Я так подробно фиксирую взгляд на всех этих именах, чтобы яснее обрисовать ту очень особенную атмосферу, которой восемнадцатилетний иммигрант окружил себя почти мгновенно, только начав обживаться в столице новейших искусств. Его ближайшим товарищем тогда же стал поэт Александр Гингер, и уже в конце июня 1921 года они выступили соучредителями «Гатарапака», литературно-художественного объединения, в которое из числа поэтов вошли Борис Божнев, Георгий Евангулов, Довид Кнут, Валентин Парнах, Владимир Познер, Владимир Свешников, Марк Талов, Анатолий Юлиус. В ноябре того же года в Париж переехал один из основателей заумного «41°» Илья Зданевич (будущий Ильязд), и Поплавский стал слушателем его теоретических докладов, полноправным членом сформированного им в 1923 году вместе с Бартом и Ромовым объединения «Через», близким его коллегой и, как он себя позднее назовёт, учеником. Сохранилась короткая запись Поплавского о тех временах: «Знаменитое ощущение 1923–1924 и 1925 Зданевич – Гингер»[7]. Нельзя исключать, что он вёл дискуссии и обсуждал планы на сотрудничество с кем-либо из поэтов-дадаистов, участвовавших вместе с ним в вечере Шаршуна, устроенном объединением «Палата поэтов» в конце 1921-го, или в вечере Божнева, организованном «Через» весной 1923-го, – Ауи Арагоном, Селин Арно, Антоненом Арто, Андре Бретоном, Полем Дерме, Пьером Реверди, Жоржем Рибмон-Дессенем, Жаком Риго, Филиппом Супо, Теодором Френкелем, Тристаном Тцара, Висенте Уидобро или Полем Элюаром[8].


Тетрадь 1921 г. с поэмой «Бог погребённых».

Внизу – запись К. Терешковича


По крайней мере, с Тцара поэт познакомил Бронислава Сосинского, когда тот приехал в Париж в 1924 году>[9]. В одном из архивов с бумагами Поплавского хранится рисованный портрет Уидобро, сделанный или на заседании «Гатарапака», или на вечере «Через».

В том же дневнике нередко отмечены публичные чтения Поплавским старых произведений и создание новых. Из написанного им в первые парижские месяцы действительно известно немногое, только четыре стихотворения – если не считать поэму «Бог погребённых», полный текст которой у меня, по моему же упущению, отсутствует и сейчас вряд ли может быть легко обнаружен. Эти довольно длинные постфутуристические сочинения, добавленные в машинописную тетрадь «Пропажа», состоящую из стихов прошлых лет, – именно исходя из особенностей их поэтики – вернее было бы охарактеризовать как некое завершение предыдущего периода. По этой причине они были включены мною в недавний сборник Поплавского, охватывающий годы его странствий[10]. Но как раз в следующие несколько лет из-под его пера выйдет большой цикл совсем других вещей, с которого он, собственно, и начнёт отсчёт своей поэтической биографии.

Условие задачи:
Переведите на английский язык следующее предложение из текста о Поплавском: «В том же дневнике нередко отмечены публичные чтения Поплавским старых произведений и создание новых».

Исходные строки:

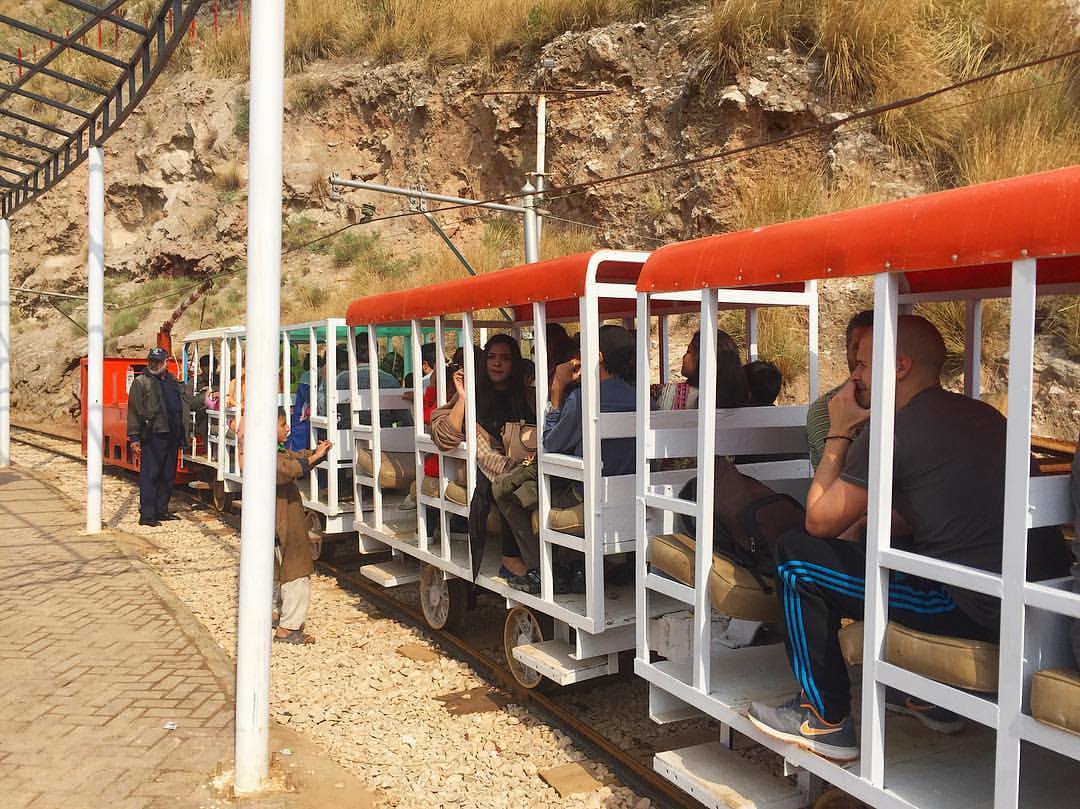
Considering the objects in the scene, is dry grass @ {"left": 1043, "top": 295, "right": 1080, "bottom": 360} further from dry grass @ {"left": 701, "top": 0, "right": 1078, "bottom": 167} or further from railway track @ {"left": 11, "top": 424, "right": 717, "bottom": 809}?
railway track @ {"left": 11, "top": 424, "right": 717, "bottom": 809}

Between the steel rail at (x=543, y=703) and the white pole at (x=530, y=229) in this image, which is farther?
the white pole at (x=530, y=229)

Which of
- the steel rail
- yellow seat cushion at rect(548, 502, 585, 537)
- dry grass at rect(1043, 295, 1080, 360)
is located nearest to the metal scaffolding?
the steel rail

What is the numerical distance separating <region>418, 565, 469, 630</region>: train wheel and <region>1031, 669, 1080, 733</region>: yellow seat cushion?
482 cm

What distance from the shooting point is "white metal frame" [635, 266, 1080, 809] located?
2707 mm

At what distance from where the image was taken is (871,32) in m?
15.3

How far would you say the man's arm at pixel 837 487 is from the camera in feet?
==
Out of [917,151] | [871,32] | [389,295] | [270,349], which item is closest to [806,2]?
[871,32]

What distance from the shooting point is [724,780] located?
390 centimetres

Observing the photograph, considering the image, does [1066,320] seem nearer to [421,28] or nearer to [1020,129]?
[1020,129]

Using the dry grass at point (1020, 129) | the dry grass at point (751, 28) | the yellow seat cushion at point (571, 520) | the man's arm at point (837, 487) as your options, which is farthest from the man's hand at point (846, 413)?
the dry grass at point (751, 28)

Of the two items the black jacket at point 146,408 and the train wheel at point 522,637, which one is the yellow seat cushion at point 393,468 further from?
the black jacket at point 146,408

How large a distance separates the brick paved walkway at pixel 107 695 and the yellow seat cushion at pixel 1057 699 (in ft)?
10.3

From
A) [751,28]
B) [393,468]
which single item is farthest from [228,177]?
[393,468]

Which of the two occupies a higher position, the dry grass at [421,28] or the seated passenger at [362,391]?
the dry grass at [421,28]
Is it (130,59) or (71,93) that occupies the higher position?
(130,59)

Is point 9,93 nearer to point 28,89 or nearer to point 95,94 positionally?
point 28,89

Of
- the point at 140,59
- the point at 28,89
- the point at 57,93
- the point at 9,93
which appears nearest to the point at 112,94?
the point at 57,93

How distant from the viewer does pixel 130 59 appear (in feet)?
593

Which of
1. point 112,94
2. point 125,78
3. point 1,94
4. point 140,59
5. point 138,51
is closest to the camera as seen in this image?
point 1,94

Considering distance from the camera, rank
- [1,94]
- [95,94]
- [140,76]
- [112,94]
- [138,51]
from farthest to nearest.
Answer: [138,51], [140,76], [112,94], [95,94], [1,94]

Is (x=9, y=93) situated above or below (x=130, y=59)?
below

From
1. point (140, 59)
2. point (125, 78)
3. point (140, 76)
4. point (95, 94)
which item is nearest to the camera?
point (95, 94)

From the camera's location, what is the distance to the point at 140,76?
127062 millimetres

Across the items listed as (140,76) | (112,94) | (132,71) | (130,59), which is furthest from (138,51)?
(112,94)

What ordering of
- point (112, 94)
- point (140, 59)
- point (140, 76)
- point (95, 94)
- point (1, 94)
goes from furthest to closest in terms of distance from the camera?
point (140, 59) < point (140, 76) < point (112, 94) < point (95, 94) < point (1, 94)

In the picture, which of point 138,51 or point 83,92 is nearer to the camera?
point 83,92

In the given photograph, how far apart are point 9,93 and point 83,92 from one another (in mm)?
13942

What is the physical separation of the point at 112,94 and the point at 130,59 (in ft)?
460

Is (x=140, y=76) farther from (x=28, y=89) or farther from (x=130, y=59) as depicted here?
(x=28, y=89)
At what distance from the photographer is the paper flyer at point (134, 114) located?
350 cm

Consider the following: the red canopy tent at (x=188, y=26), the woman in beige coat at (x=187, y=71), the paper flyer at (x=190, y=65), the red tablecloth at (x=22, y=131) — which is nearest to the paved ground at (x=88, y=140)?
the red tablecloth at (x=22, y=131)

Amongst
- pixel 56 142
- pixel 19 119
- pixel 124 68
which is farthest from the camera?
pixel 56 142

Ожидаемый ответ:
The same diary often records Poplavsky's public readings of his old works and the creation of new ones.